China will sharply widen market access for foreign investors, he said, apparently responding to the chief complaint of the nation’s trading partners and a point of contention for US President Donald Trump’s administration.
While most of Xi’s pledges were reiterations of previously announced measures, for which foreign business groups say implementation is long overdue, Xi’s comments sent US stock futures, the dollar and Asian shares higher.
Chinese officials have been promising since at least 2013 to ease restrictions on foreign joint ventures in the auto industry, which would allow foreign companies to take a majority stake.
They currently are limited to a 50 percent stake in joint ventures, and are not allowed to establish wholly owned factories.
Xi’s renewed pledges to open up the auto sector come after Trump on Monday criticized China on Twitter for maintaining 25 percent auto import tariffs compared to the United States’ 2.5 percent duties, calling such a relationship with China not free trade but “stupid trade”.
In other remarks, the Chinese president said “Cold War mentality” and isolationism would “hit brick walls”.
His speech did not specifically mention the United States or its trade policies, Reuters noted.

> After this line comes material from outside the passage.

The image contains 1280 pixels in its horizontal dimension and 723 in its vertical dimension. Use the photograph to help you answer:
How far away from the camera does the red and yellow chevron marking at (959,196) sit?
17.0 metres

Foreign business groups welcomed Xi’s commitment to reforms, including promises to strengthen legal deterrence on intellectual property violators, but said the speech fell short on specifics.
“Ultimately US industry will be looking for implementation of long-stalled economic reforms, but actions to date have greatly undermined the optimism of the US business community,” Jacob Parker, vice president of China operations at the US-China Business Council, told Reuters.